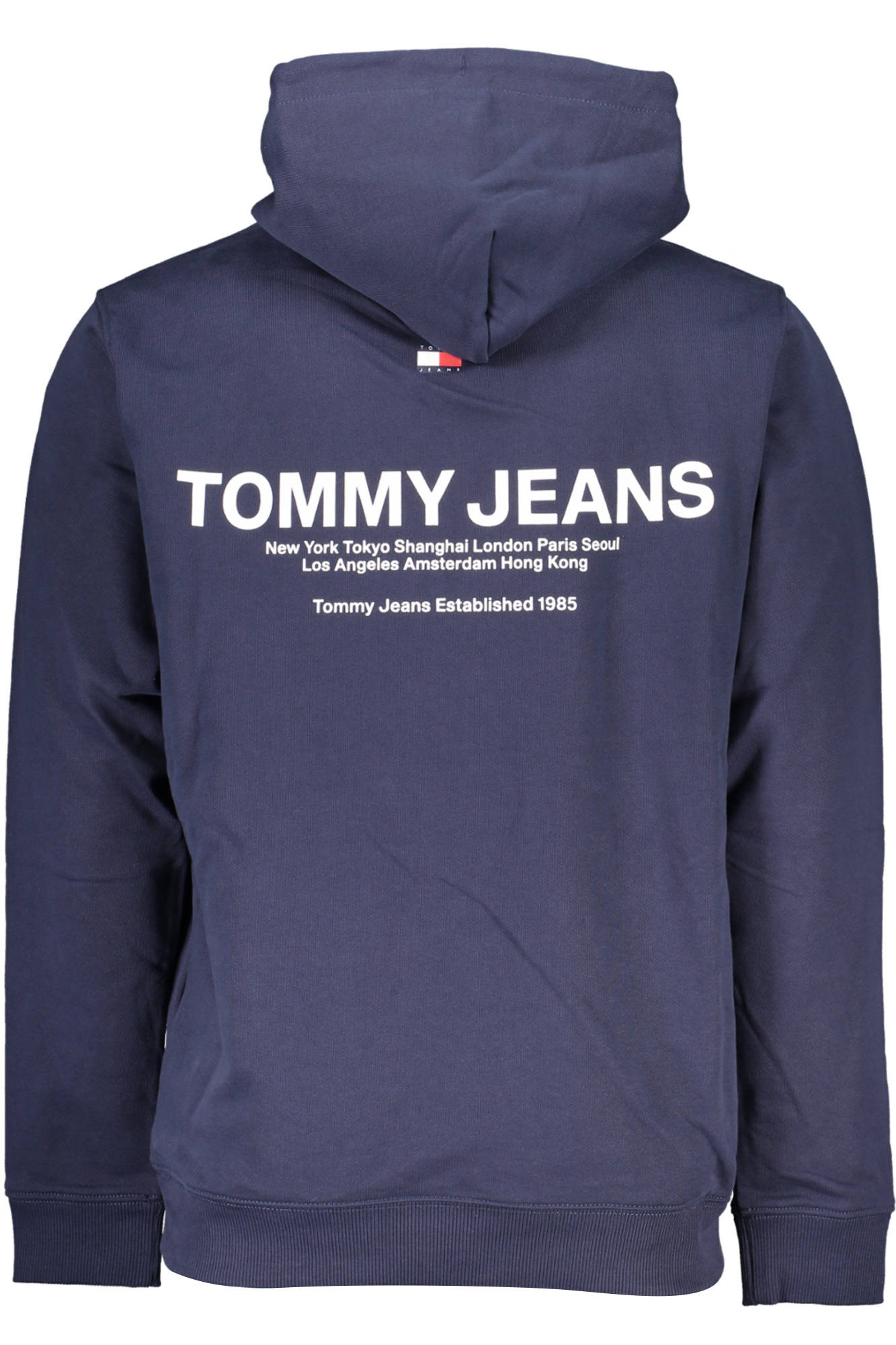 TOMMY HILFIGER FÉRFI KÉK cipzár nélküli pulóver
...
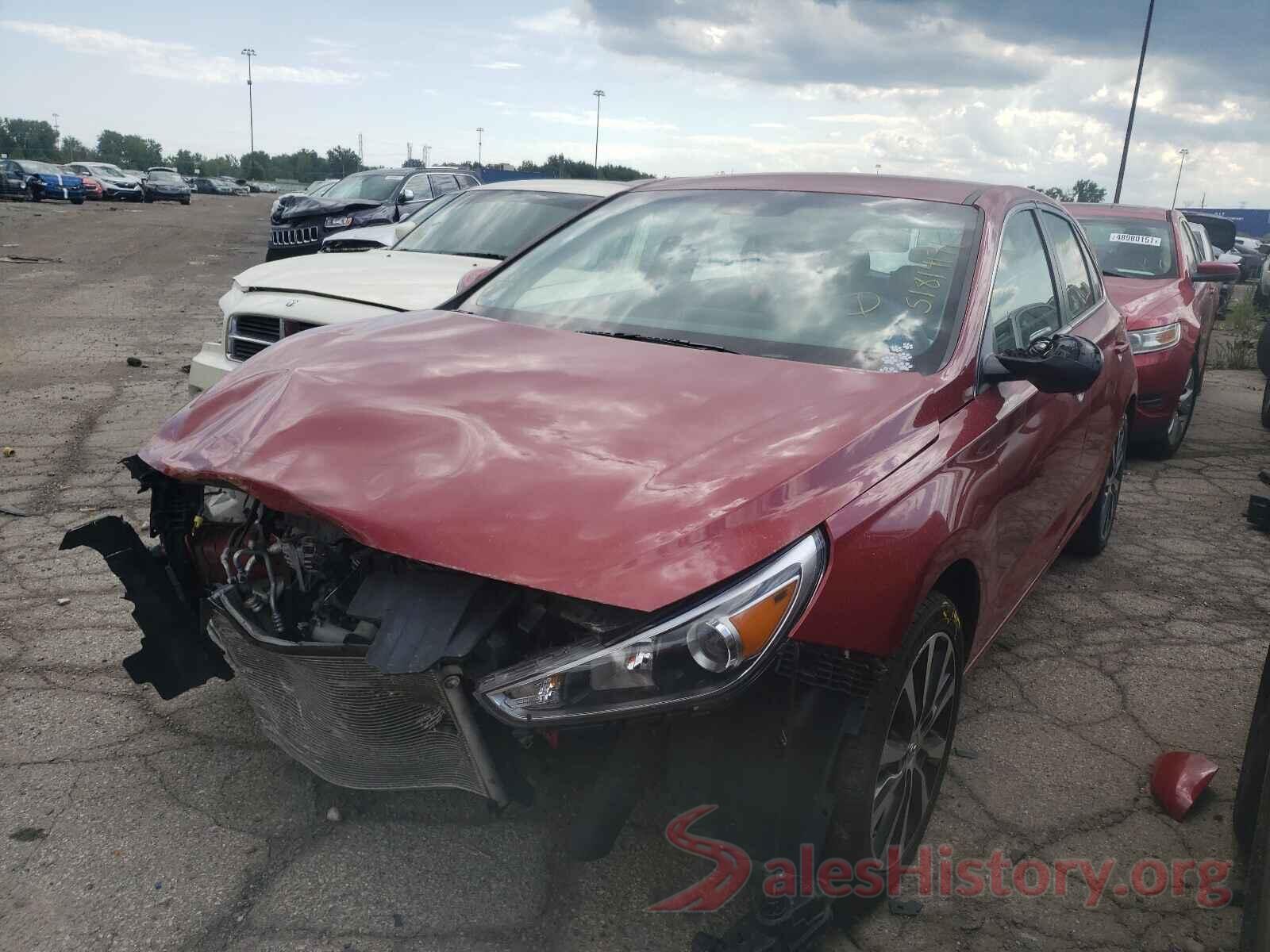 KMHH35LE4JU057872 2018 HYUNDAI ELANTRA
...
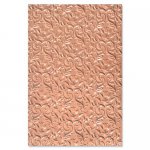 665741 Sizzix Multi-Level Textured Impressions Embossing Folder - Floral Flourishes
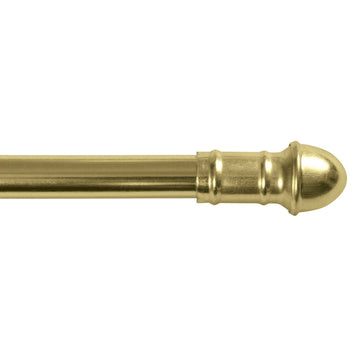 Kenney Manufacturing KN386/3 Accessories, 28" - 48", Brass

## WHAT IS REQUIRED
Treat the line with "665741 Sizzix Multi-Level" as the start and the line with "Kenney Manufacturing KN386/3" as the end, and return exactly that span of the data above, both ends included, without pictures.

## TASK SOLUTION
 665741 Sizzix Multi-Level Textured Impressions Embossing Folder - Floral Flourishes
 Kenney Manufacturing KN386/3 Accessories, 28" - 48", Brass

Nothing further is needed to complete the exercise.